Idiopathic pulmonary haemosiderosis misdiagnosed as haemolytic anaemia: a case report

Abstract

Idiopathic pulmonary haemosiderosis is a rare disease primarily affecting children. The condition is characterized by widespread bleeding from alveolar capillaries, resulting in symptoms such as haemoptysis, shortness of breath and iron deficiency anaemia. However, it is not a specific disease and sometimes can manifest solely as anaemia, which may be easily overlooked and misdiagnosed. The purpose of this case report was to describe a 1-year-old boy who exhibited haemolytic anaemia as the only symptom of idiopathic pulmonary haemosiderosis, with the intention of offering clinical insights into the precise diagnosis and subsequent management of this rare and easily misdiagnosed disease. Clinicians should keep idiopathic pulmonary haemosiderosis in mind when evaluating children with haemolytic anaemia and promptly initiate testing and treatment to prevent misdiagnosis and improve outcomes.

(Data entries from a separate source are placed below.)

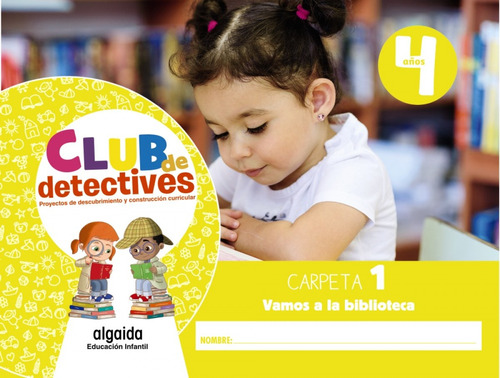 Club De Detectives 4 Años. Carpeta 1.  Vamos A La Bibliotec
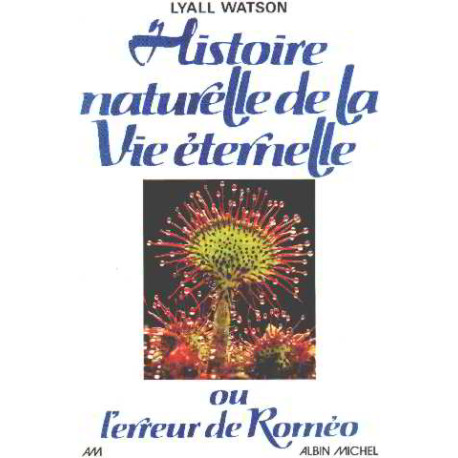 Histoire Naturelle De La Vie Eternelle. Ou L'erreur De Roméo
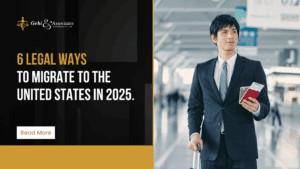 6 Legal Ways to Migrate to the United States in 2025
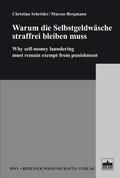 Schröder / Bergmann |  Warum die Selbstgeldwäsche straffrei bleiben muss | eBook | Sack Fachmedien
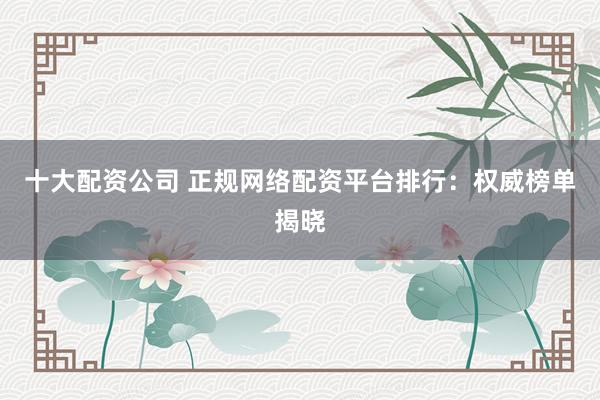 十大配资公司 正规网络配资平台排行：权威榜单揭晓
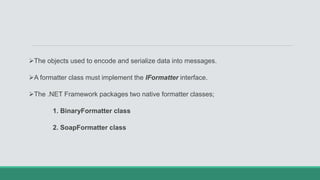 The objects used to encode and serialize data into messages.
A formatter class must implement the IFormatter interface.
The .NET Framework packages two native formatter classes;
1. BinaryFormatter class
2. SoapFormatter class
 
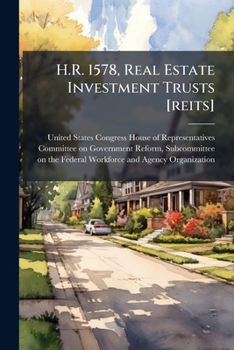 H.R. 1578, Real Estate Investment Trusts [reits]: Can They Improve The Thrift Savings Plan?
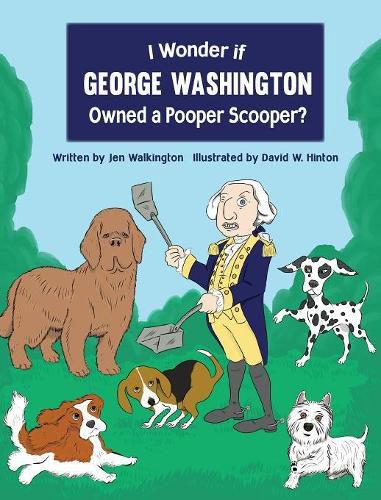 I Wonder if George Washington Owned a Pooper Scooper?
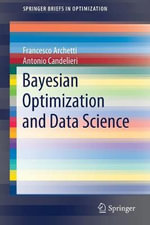 Bayesian Optimization and Data Science : SpringerBriefs in Optimization - Francesco Archetti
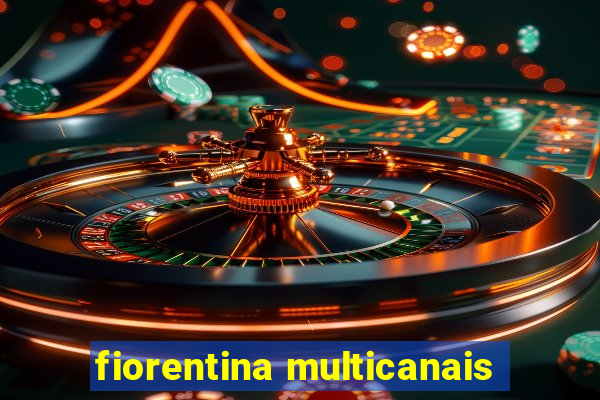 fiorentina multicanais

Keywords: Idiopathic pulmonary haemosiderosis; case report; child; diagnosis; haemolytic anaemia.

Figure 1.

Chest X-rays and computed tomography (CT) of a 1-year-old male that was initially admitted because of experiencing a pallid-yellow face for 1 week and pale red urine on one occasion more than 10 days before admission: (a) the first chest radiograph undertaken during the first hospitalization (between 29 May 2022 and 2 June 2022) showed no significant abnormalities in the heart, lungs or diaphragm; (b) the second chest radiograph undertaken during the second hospitalization (between 27 June 2022 and 29 June 2022) showed increased lung texture in both lungs; (c) the third chest radiograph undertaken during the third hospitalization (between 21 February 2023 and 2 March 2023) showed no significant abnormalities in the heart, lungs or diaphragm and (d) chest CT scan during the third hospitalization (between 21 February 2023 and 2 March 2023) showed diffuse alveolar exudate in both lungs.